Leave out all pictures while you copy the lines exactly from the one with "Two barbecued baked" through the last line of the listing.
━━━━━━━━━━━━━━━━
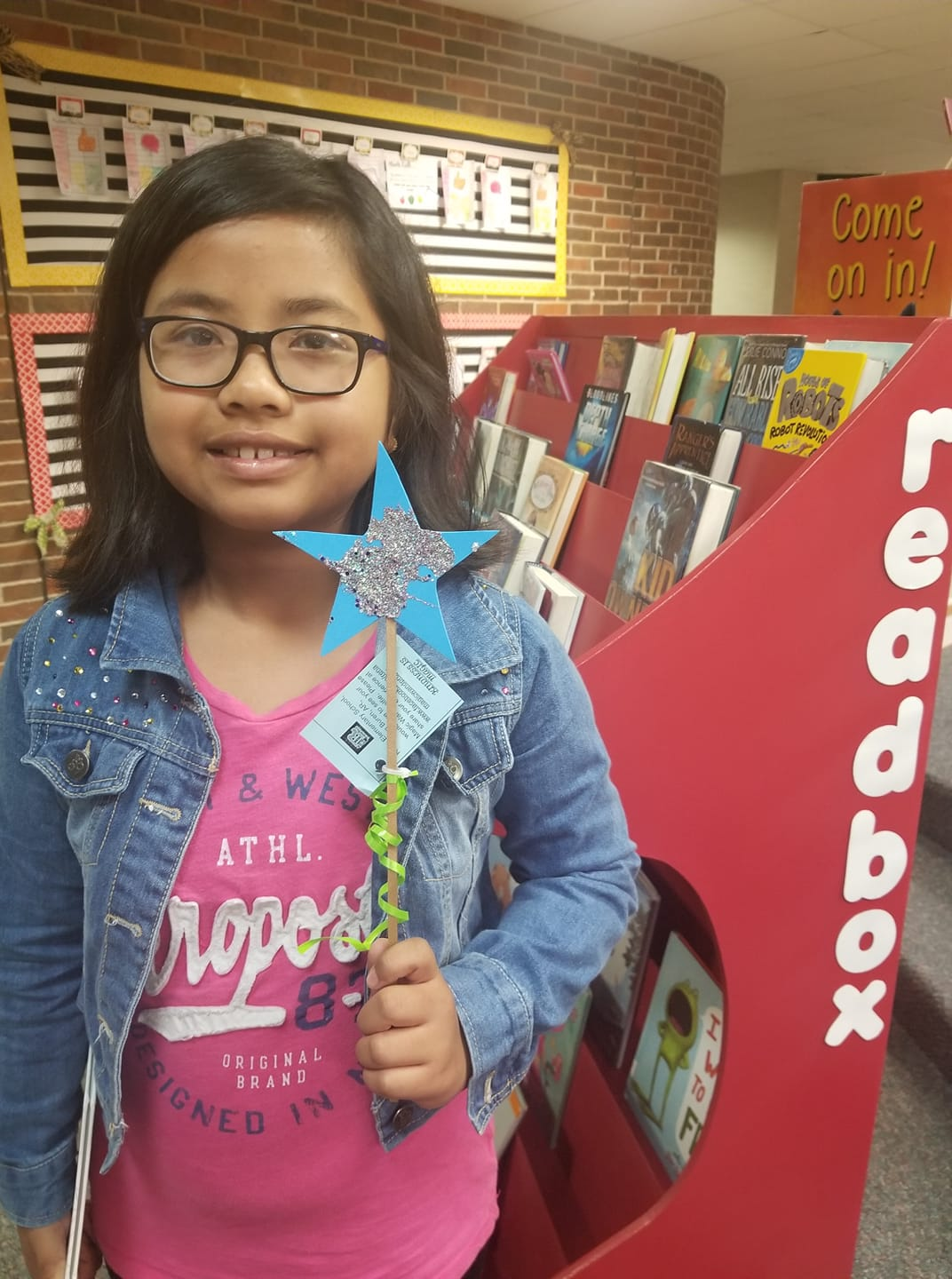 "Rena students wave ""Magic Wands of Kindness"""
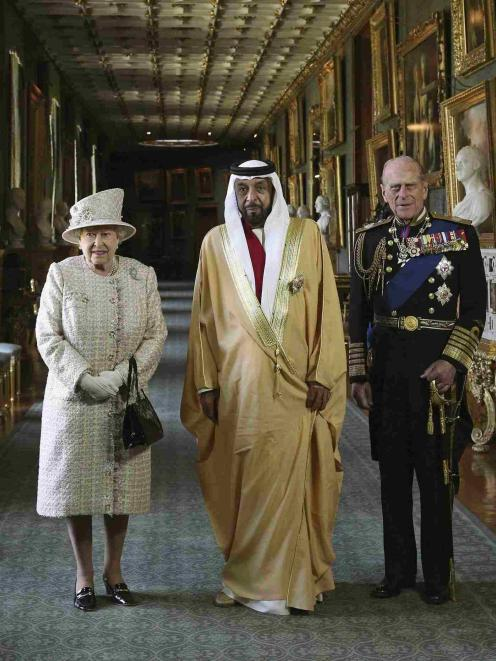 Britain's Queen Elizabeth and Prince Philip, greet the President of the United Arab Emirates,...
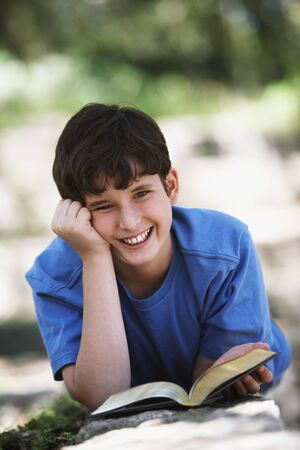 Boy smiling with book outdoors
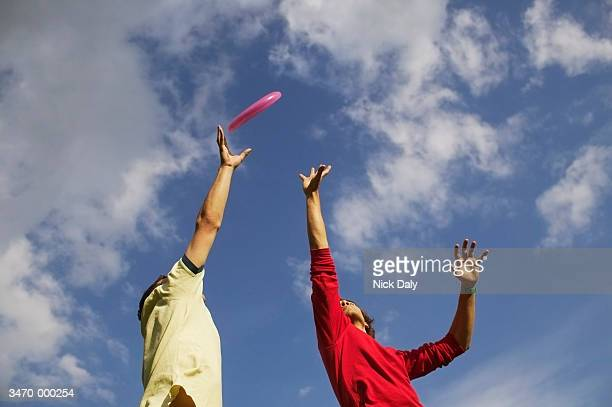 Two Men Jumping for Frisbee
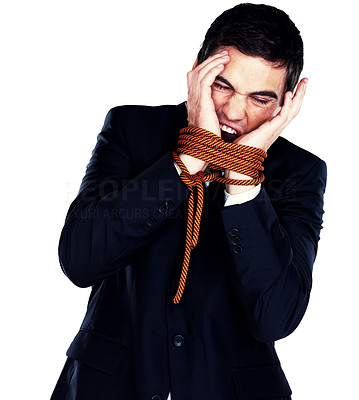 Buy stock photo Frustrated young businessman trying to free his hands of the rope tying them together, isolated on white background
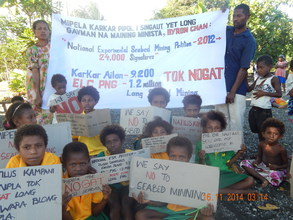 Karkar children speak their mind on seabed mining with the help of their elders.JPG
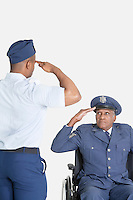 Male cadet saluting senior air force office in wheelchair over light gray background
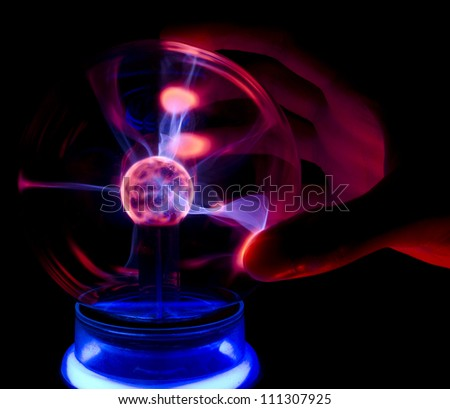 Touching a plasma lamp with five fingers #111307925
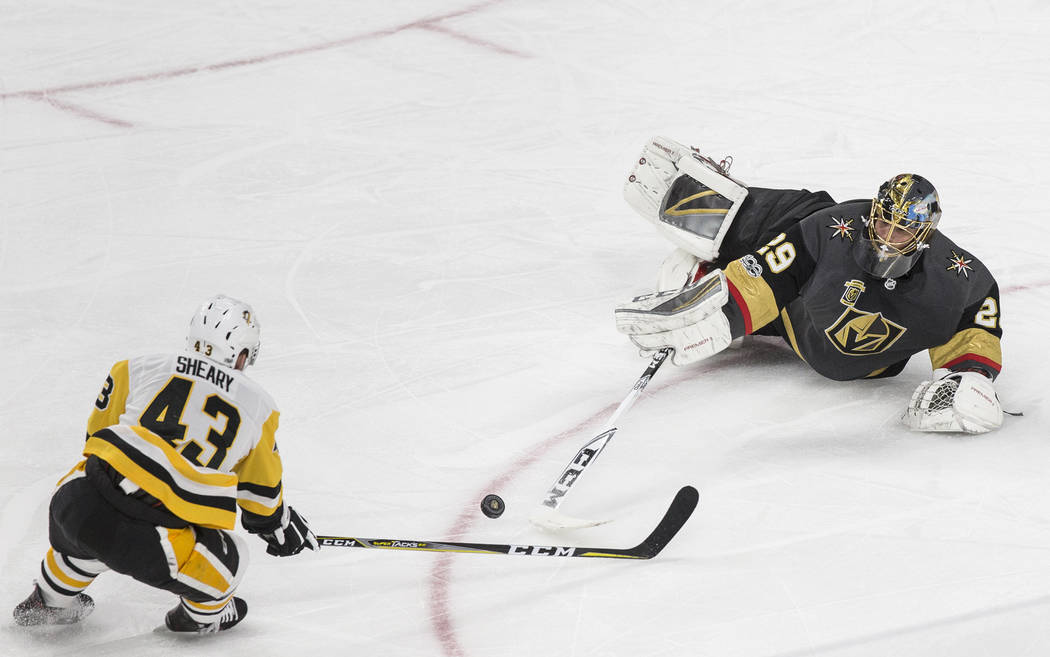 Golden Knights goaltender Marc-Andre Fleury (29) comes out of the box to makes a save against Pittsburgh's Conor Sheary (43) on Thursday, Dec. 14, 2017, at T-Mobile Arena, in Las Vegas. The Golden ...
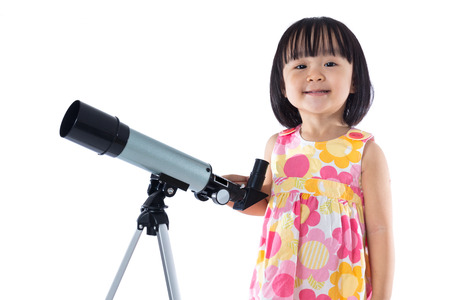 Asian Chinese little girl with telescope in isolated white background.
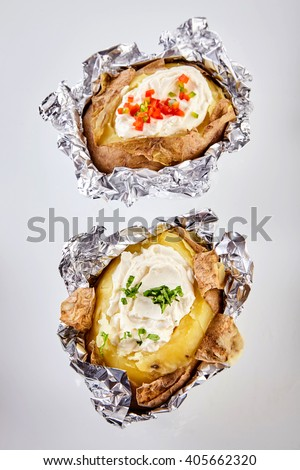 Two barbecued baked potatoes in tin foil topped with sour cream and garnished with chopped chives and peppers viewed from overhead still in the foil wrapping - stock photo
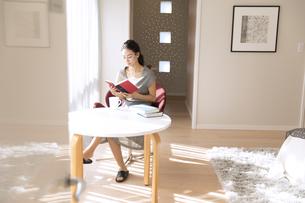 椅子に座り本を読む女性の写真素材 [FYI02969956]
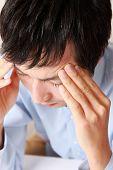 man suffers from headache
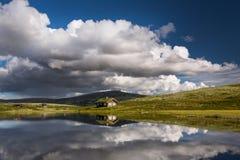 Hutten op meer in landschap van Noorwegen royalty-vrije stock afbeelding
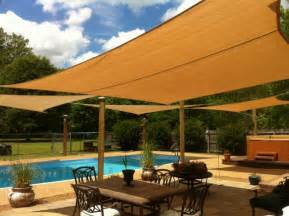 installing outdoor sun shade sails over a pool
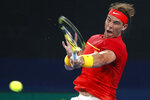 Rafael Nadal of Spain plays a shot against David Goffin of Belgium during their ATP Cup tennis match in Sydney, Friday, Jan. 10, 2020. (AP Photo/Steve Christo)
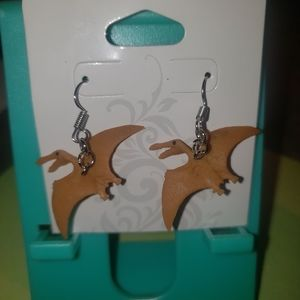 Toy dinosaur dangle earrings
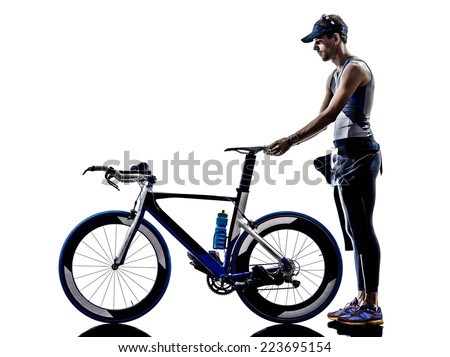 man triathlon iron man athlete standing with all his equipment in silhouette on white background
━━━━━━━━━━━━━━━━
(Response for this exercise):
 Two barbecued baked potatoes in tin foil topped with sour cream and garnished with chopped chives and peppers viewed from overhead still in the foil wrapping - stock photo
 椅子に座り本を読む女性の写真素材 [FYI02969956]
 man suffers from headache
 Hutten op meer in landschap van Noorwegen royalty-vrije stock afbeelding
 installing outdoor sun shade sails over a pool
 Rafael Nadal of Spain plays a shot against David Goffin of Belgium during their ATP Cup tennis match in Sydney, Friday, Jan. 10, 2020. (AP Photo/Steve Christo)
 Toy dinosaur dangle earrings
 man triathlon iron man athlete standing with all his equipment in silhouette on white background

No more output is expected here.